Leave one out to add to your small post-birth baby bag.
- 4 sleep suits (aka ‘baby-grow’) and 4 body suits (aka ‘baby vests’). Leaving one of each out for your small baby bag.
Choose ‘newborn’ size if your baby is expected to be an average weight.
- 5 muslin cloths
- 1 blanket
- 2 hats – leave one for your small baby bag.
Your and baby’s post-birth bags
The post-birth bags will be smaller and fit at the top of your main bag, but under your labour bag.
Your post-birth bag should include everything you’ll need immediately after giving birth and for that first toilet trip:
- Flip-flops. It’s really warm in hospital and most women find that their feet have swollen during pregnancy. Flips flops are quick and easy to get on and help to protect your feet from any germs on communal floors.
- x1 night-dress
- x1 maternity pad
- x1 pair of pants
- Spritz for Bits - My Expert Midwife’s hero product, and fast becoming the number one addition for hospital bags. It's active ingredients will provide instant cooling and relief from pain, keeping you more comfortable in the days after the birth of your baby.

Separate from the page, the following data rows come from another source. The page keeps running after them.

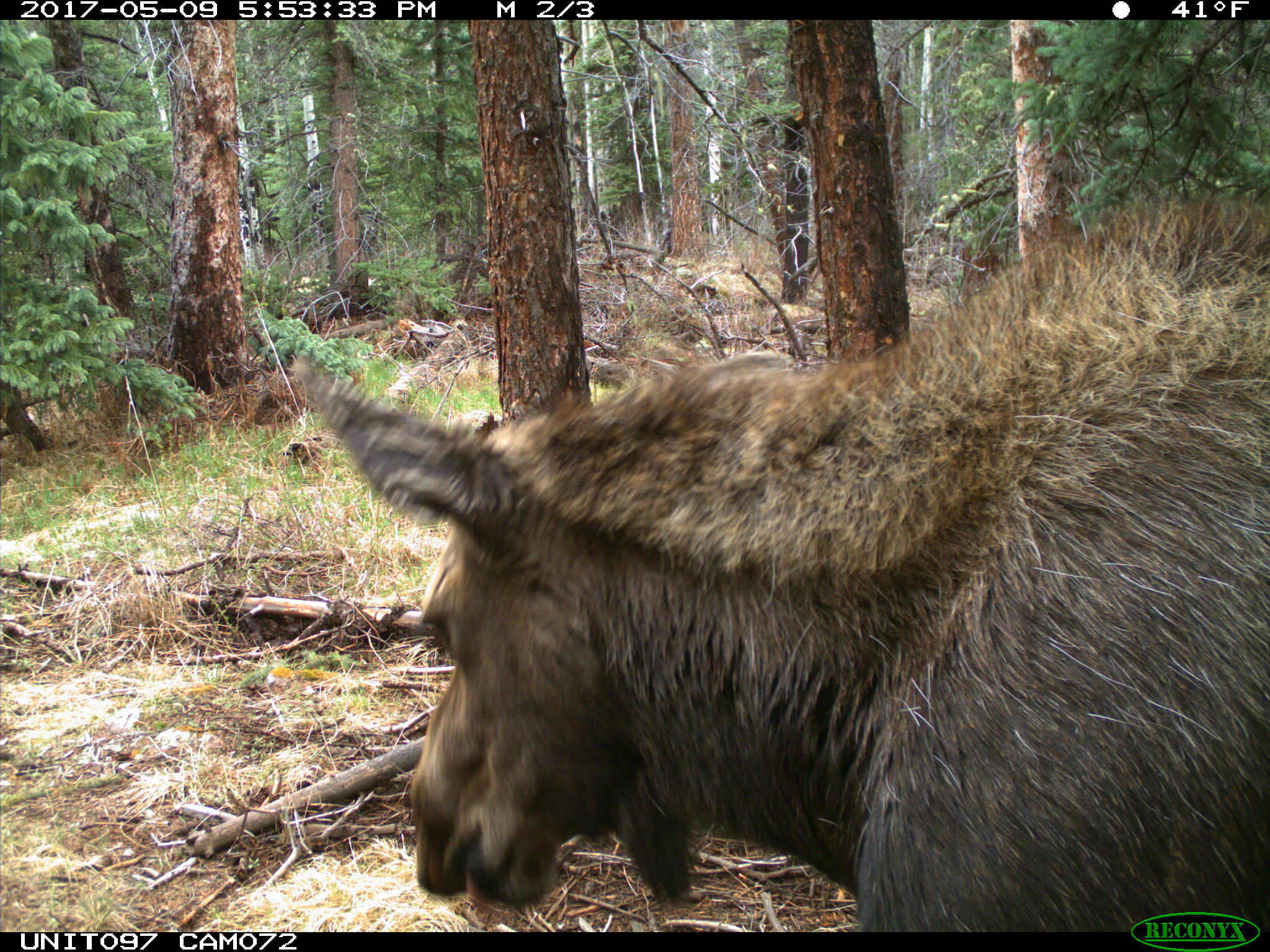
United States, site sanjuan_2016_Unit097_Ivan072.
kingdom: Animalia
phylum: Chordata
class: Mammalia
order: Artiodactyla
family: Cervidae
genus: Alces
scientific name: Alces alces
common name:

Your baby’s post-birth bag will also be a separate, smaller bag and it should contain everything your baby will need after they are born and before transfer to the postnatal ward:
- A nappy
- A body-suit
- A sleep suit
- A hat in case your baby struggles to maintain their temperature.
You labour bag
It is best to place this at the very top of your main bag, so it is the first thing you see when you open it. This is a small bag that will hold essential items you may need during labour:
- A refillable water bottle
- A hand-fan
- A flannel
- Lip balm or, even better, our hero product No Harm Nipple Balm, which will work far more effectively without the need to double up on things.
- TENS machine/wheat bag. Both offer effective pain relief for the early part of labour and allows you to stay upright and mobile. TENS machines can be hired through large maternity retailers and wheat bags can be heated to the required temperature in the microwave. We would advise checking that your local labour ward offers this facility
You partner’s bag
Your birth partner will also need a hospital bag for food and other supplies. Make sure to pack extra if you are having your labour induced, as this would normally make a stay in hospital longer.
They will need:
- Money – hospital parking meters can use up a lot of change.
- x1 change of clothes, plus warm layers.
- Basic toiletries, like toothbrush and paste, a flannel and deodorant
- Battery pack charger for phone/tablet - Some hospitals don’t allow you to use their power points so these give up to 3 full charges for your phone
- Food and snacks. Not all hospitals have 24-hour restaurant services or retailers, so stock up on sandwiches (these can be frozen and taken out of the freezer when labour starts, so they are fresh), healthy snacks and, perhaps, glucose tablets and chocolate for energy.
- Sports drinks - As well as water, include isotonic sports and/or coconut water.
Your body requires considerable calories during labour and needs this energy quickly, so drinks such as Lucozade sport, isotonic and carbohydrate or glucose gel sachets can be really useful. We know from research that preventing women taking adequate calories during labour can slow down contractions and the progress of labour. These will also keep your partner going if they start to flag!
And you are done!
You can, of course, customize your contents and organization of your bags to your needs and likes. Yet, we hope this has given you a little nudge in the right direction.